Pourquoi pas! Mais sans forcer les choses. Si un jour, quelqu’un trouve cette idée de lui-même, spontanément, là oui, ça serait fort car authentique.
Si le Liquid Bar était un film?
Pas un film, une série: „Treme“, sur HBO. Tournée à la Nouvelle-Orléans après Katrina. Caméra à l’épaule, ambiance live, pas de décor, pas de faux-semblants. C’est exactement ça: une atmosphère vraie. Au Liquid, on a des musiciens exceptionnels; certains ne joueraient jamais pour ces cachets-là, et pourtant ils viennent, parce qu’ils retrouvent ce qu’ils ont perdu ailleurs – le contact direct avec le public. Et pas n’importe quel public. Un tiers, ce sont des musiciens eux-mêmes, sinon des auditeurs érudits.
En quoi consistent les Coffee Sessions?
Les Coffee ne se déroulent pas au Liquid, mais au Collette Coffee Craft, à Vianden. Un tout petit torréfacteur de café, d’où le nom. Un dimanche par mois, à 11h, concerts en solo ou duo. 75 minutes sans pause. À chaque fois, c’est complet. Et la qualité est au rendez-vous.

Pour l’édition d’août, vous faites jouer les Winklepickers.
Oui, une formation luxembourgeoise emblématique. Ils joueront le 17 au Coffee, puis en octobre au Café Miche. Ce sera acoustique: guitare sèche, voix. Leur guitariste, Roland Meyer, est aussi un auteur reconnu ici. Et un grand bluesman.
—————
Consigne à suivre: Pouvez-vous prolonger l'entretien sur le Liquid Bar et les Coffee Sessions à partir de sa dernière phrase ?

Données fournies:
—————
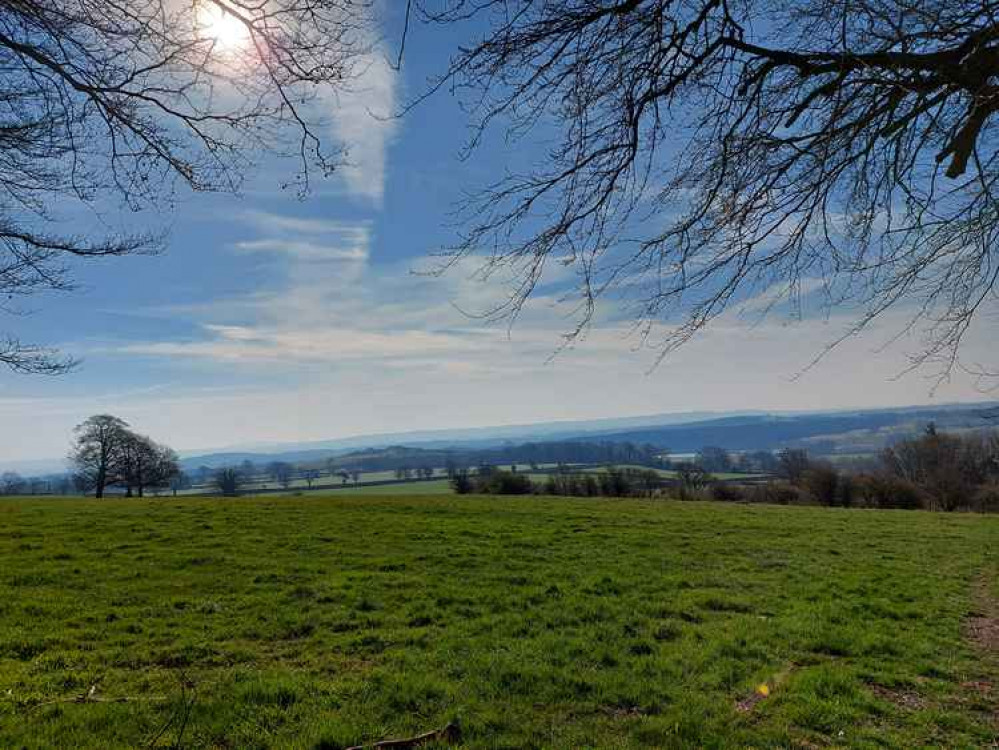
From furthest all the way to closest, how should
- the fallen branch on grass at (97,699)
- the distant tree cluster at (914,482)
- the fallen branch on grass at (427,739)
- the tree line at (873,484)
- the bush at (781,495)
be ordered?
the bush at (781,495) → the tree line at (873,484) → the distant tree cluster at (914,482) → the fallen branch on grass at (97,699) → the fallen branch on grass at (427,739)

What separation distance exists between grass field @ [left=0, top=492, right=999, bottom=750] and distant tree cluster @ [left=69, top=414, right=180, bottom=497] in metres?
40.3

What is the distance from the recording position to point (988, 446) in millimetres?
49406

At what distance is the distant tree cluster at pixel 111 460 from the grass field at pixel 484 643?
Result: 40302 millimetres

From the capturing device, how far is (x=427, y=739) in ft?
15.2

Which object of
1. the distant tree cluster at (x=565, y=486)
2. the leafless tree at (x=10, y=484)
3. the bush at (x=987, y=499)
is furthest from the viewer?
the leafless tree at (x=10, y=484)

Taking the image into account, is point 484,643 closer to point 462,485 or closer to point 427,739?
point 427,739

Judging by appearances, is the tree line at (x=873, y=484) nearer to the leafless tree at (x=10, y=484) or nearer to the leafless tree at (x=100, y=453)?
the leafless tree at (x=100, y=453)

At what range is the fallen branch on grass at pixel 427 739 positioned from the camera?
4391 mm

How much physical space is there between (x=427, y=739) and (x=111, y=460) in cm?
5542

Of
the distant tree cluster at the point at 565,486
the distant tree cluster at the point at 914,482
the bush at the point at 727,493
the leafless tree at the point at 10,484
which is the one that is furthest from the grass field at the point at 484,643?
the leafless tree at the point at 10,484

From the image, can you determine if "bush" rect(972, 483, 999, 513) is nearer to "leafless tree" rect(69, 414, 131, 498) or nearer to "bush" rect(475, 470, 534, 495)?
"bush" rect(475, 470, 534, 495)

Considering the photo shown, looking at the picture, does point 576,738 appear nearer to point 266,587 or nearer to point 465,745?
point 465,745

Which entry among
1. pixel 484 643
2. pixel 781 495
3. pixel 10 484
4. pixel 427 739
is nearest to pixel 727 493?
pixel 781 495

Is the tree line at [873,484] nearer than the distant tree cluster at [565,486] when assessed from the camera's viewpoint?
Yes
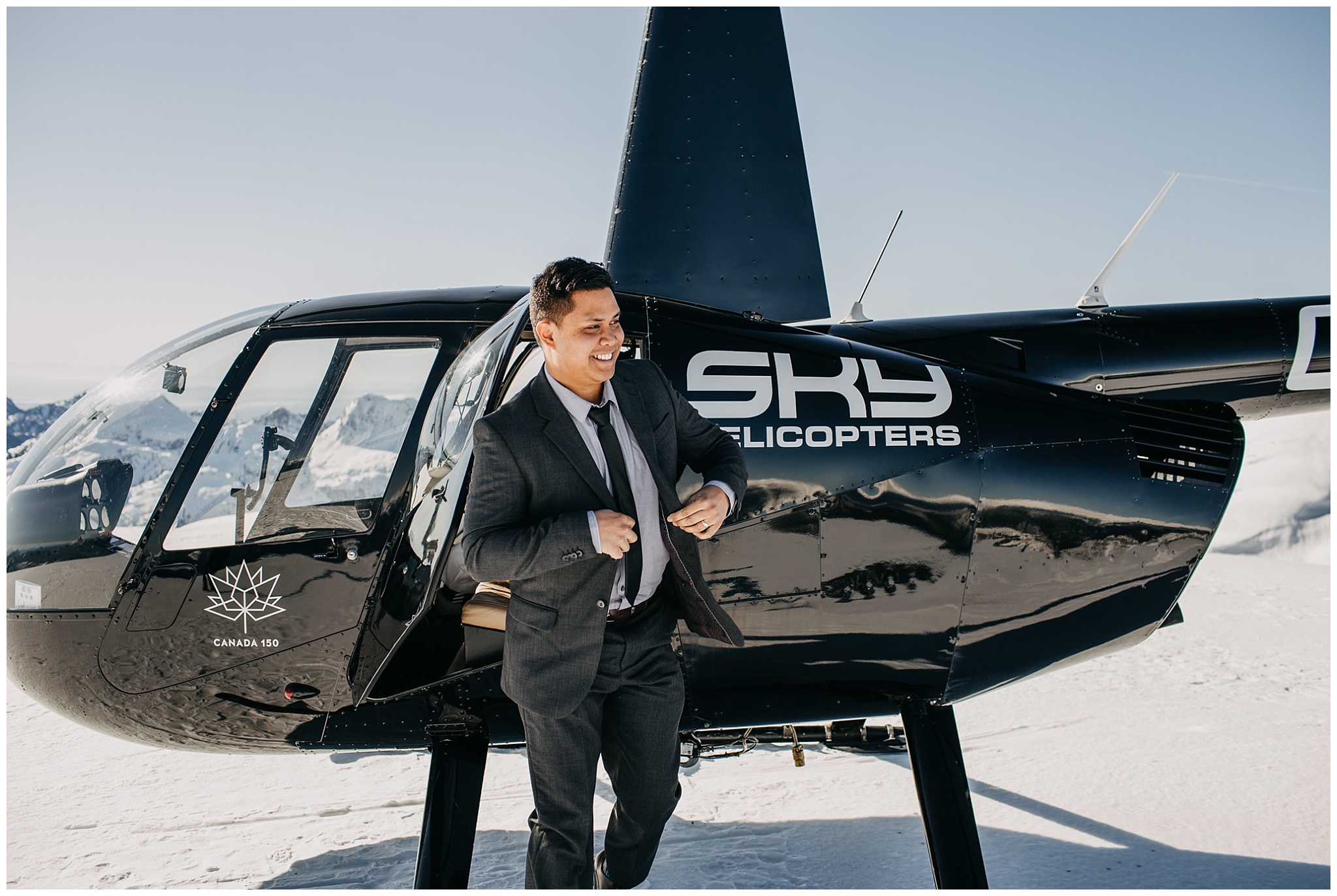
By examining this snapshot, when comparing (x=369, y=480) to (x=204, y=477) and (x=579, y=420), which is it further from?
(x=579, y=420)

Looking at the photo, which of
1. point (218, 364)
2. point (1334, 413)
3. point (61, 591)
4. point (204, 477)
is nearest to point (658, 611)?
point (204, 477)

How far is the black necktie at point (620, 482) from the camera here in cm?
195

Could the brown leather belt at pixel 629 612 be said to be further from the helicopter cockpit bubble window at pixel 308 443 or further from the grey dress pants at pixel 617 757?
the helicopter cockpit bubble window at pixel 308 443

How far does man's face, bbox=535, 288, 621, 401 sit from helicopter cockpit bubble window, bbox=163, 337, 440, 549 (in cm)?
102

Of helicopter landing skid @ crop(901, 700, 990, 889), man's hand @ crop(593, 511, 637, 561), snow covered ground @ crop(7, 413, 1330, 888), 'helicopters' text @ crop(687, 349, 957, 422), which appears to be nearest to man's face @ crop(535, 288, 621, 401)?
man's hand @ crop(593, 511, 637, 561)

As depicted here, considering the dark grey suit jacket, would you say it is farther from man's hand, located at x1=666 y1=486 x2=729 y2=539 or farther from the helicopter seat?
the helicopter seat

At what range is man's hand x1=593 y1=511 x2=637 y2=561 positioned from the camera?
174cm

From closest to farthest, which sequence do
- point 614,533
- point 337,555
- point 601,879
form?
point 614,533
point 601,879
point 337,555

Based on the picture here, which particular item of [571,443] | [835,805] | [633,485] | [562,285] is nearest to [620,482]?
[633,485]

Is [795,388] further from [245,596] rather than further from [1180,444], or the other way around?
[245,596]

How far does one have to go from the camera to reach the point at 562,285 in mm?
1852

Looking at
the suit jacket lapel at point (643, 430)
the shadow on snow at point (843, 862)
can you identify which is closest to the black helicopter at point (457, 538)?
the suit jacket lapel at point (643, 430)

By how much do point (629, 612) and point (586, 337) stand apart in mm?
704

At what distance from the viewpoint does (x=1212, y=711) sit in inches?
184
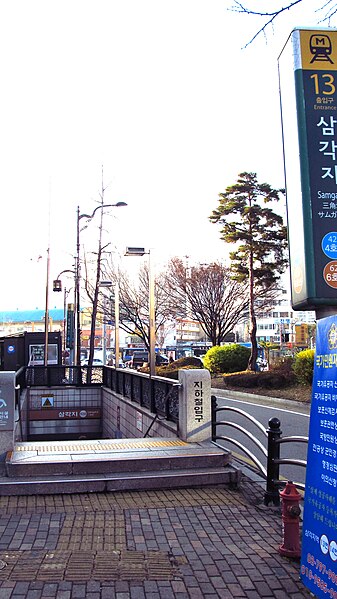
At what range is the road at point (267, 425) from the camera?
33.1ft

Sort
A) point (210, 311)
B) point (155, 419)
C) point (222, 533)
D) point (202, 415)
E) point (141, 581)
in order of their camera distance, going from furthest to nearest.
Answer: point (210, 311) → point (155, 419) → point (202, 415) → point (222, 533) → point (141, 581)

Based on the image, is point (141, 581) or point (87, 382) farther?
point (87, 382)

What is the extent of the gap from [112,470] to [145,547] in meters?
2.18

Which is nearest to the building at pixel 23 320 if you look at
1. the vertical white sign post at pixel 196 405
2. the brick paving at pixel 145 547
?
the vertical white sign post at pixel 196 405

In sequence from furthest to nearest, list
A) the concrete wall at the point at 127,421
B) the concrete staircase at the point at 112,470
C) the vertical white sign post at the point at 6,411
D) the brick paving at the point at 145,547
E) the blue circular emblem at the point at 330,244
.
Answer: the concrete wall at the point at 127,421 → the vertical white sign post at the point at 6,411 → the concrete staircase at the point at 112,470 → the blue circular emblem at the point at 330,244 → the brick paving at the point at 145,547

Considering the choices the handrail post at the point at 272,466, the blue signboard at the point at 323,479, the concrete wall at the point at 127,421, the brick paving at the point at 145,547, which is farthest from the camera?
the concrete wall at the point at 127,421

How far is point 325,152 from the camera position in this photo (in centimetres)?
516

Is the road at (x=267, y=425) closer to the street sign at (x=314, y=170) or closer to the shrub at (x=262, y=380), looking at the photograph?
the shrub at (x=262, y=380)

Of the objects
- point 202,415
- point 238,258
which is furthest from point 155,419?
point 238,258

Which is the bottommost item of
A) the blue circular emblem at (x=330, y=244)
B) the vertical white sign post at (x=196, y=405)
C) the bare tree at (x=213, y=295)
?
the vertical white sign post at (x=196, y=405)

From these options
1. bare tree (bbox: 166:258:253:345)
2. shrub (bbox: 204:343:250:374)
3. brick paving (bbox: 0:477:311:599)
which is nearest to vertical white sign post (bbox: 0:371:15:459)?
brick paving (bbox: 0:477:311:599)

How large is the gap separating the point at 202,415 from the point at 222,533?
126 inches

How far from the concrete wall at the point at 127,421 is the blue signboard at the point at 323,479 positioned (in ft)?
17.4

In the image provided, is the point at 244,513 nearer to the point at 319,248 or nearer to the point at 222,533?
the point at 222,533
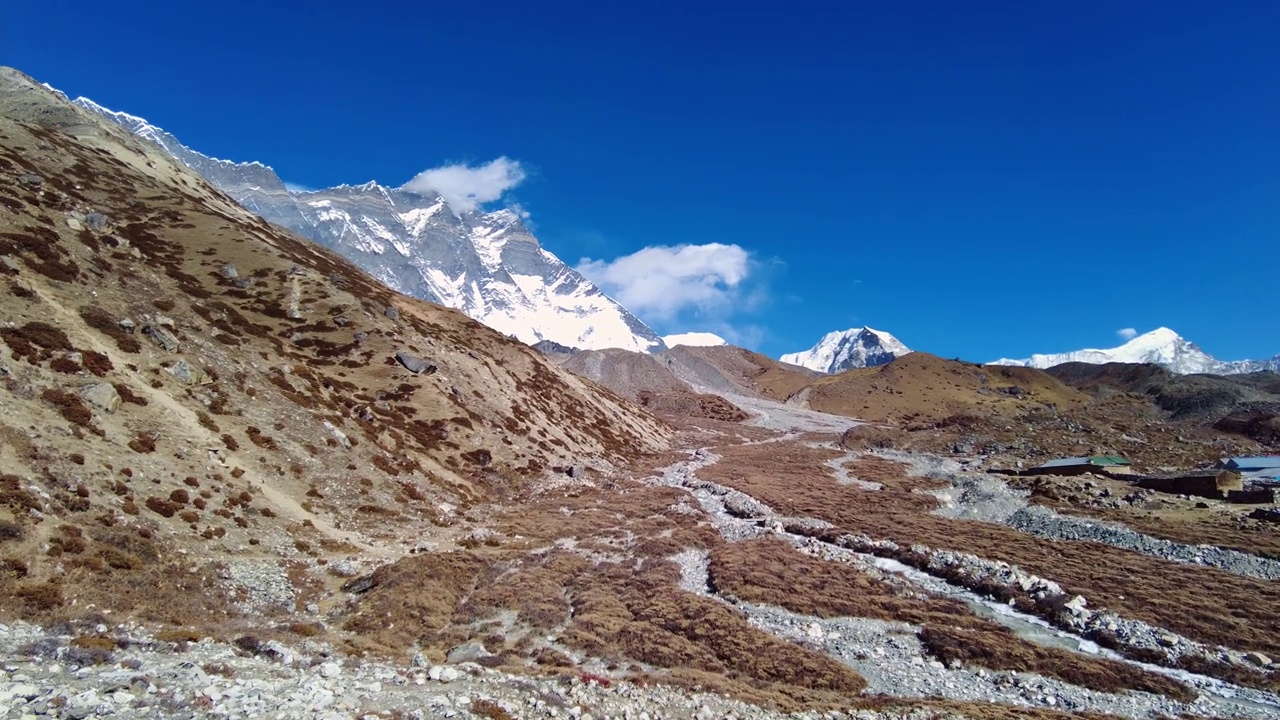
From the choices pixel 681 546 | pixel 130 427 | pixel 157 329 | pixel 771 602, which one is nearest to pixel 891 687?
pixel 771 602

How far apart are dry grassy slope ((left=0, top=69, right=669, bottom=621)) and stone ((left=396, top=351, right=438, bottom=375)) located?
3.38 feet

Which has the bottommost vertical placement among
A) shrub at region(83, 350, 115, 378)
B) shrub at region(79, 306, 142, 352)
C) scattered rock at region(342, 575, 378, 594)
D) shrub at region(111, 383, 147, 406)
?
scattered rock at region(342, 575, 378, 594)

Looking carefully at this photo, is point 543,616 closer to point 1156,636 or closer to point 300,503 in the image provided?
point 300,503

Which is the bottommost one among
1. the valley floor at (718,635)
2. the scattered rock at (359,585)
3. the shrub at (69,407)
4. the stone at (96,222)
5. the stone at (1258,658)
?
the scattered rock at (359,585)

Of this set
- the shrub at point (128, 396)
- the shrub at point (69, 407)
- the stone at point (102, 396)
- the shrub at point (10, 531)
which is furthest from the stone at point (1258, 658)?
the shrub at point (128, 396)

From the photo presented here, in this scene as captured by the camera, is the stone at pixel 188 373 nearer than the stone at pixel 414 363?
Yes

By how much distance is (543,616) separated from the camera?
2723 cm

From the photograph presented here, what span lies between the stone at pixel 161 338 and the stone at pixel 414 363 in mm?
24134

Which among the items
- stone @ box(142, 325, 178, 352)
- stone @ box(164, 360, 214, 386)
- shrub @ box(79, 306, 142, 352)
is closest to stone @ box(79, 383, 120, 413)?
stone @ box(164, 360, 214, 386)

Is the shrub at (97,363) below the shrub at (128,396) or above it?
above

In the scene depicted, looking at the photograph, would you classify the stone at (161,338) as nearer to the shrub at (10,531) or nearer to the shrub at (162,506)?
the shrub at (162,506)

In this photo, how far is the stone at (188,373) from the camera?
4081cm

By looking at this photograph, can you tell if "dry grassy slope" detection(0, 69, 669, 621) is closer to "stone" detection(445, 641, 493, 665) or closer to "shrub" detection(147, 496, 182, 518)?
"shrub" detection(147, 496, 182, 518)

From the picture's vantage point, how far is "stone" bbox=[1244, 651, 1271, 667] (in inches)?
991
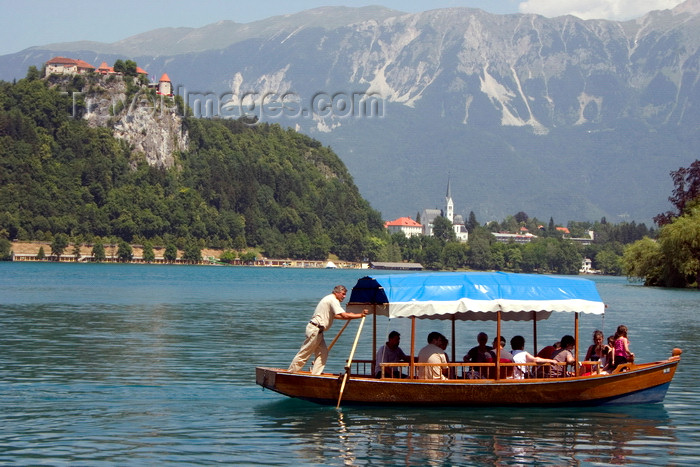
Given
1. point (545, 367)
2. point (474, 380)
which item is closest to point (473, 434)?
point (474, 380)

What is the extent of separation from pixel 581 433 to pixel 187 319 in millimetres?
37606

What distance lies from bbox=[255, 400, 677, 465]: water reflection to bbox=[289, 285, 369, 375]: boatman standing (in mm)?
1214

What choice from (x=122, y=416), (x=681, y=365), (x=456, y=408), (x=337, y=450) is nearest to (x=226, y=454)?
(x=337, y=450)

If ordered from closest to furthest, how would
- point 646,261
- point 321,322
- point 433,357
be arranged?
point 321,322
point 433,357
point 646,261

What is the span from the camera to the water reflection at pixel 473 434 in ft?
70.9

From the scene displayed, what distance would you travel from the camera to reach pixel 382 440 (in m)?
23.0

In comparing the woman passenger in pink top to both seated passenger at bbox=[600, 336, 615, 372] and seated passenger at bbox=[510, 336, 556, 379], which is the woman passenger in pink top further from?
seated passenger at bbox=[510, 336, 556, 379]

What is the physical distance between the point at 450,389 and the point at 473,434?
7.07 feet

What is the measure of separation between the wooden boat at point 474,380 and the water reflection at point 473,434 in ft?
1.24

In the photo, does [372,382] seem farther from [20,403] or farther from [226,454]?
[20,403]

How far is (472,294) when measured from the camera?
26.2m

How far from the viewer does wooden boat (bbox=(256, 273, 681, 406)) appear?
25.8 meters

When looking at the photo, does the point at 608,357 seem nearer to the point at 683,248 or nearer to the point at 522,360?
the point at 522,360

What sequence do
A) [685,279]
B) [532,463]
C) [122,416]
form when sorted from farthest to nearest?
[685,279], [122,416], [532,463]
—————
Réponse rédigée:
Un souvenir marquant des Coffee Sessions?
Le concert d’Ivan Simões. Il a 16 ans, c’est le fils de mon guitariste. Il a joué son premier set country le 15 juin. Bluffant. Du fingerpicking à la guitare, des reprises de Willie Nelson – le tout avec une assurance déconcertante. On dirait qu’il fait ça depuis toujours.
Le groupe ou le musicien que vous rêveriez de faire jouer?
J’ai 64 ans. Beaucoup de mes idoles sont mortes, ou trop âgées. Mais j’ai eu des chances dans ma vie: à 17 ans, j’ai joué un blues avec Ray Charles après un concert. Et à 9 ans, j’ai croisé Charlie Chaplin dans la librairie de ma tante, à Lausanne. Je ne le croyais pas quand il disait qu’il était Charlot, alors il a pris sa canne, son chapeau, et il s’est mis à marcher dans la boutique pour me prouver que c’était bien lui.
Au Liquid, on a des musiciens exceptionnels; certains ne joueraient jamais pour ces cachets-là, et pourtant ils viennent, parce qu’ils retrouvent ce qu’ils ont perdu ailleurs – le contact direct avec le public
Et aujourd’hui, parmi les artistes contemporains?
Je découvre sans cesse. On a monté un système de management: 119 groupes dans notre catalogue, essentiellement jazz, blues, et musiques voisines. 75 pourcent sont Luxembourgeois ou installés ici; 25 pourcent viennent des régions frontalières. On est très sollicités – agences américaines, canadiennes, australiennes, africaines…
Au Collette, on boit du café… Et au Liquid?
Au Collette, le café vient directement de deux producteurs, au Brésil et en Colombie. Excellent. Mais au Liquid? Un bon cidre à la pression. Pas trop alcoolisé et bien rafraîchissant: parfait pour un concert.
En tant qu’organisateur, quelle est votre perception politique en ce qui concerne ces lieux et ces événements? Ils ont une portée qui dépasse la musique; ils sont d’utilité publique.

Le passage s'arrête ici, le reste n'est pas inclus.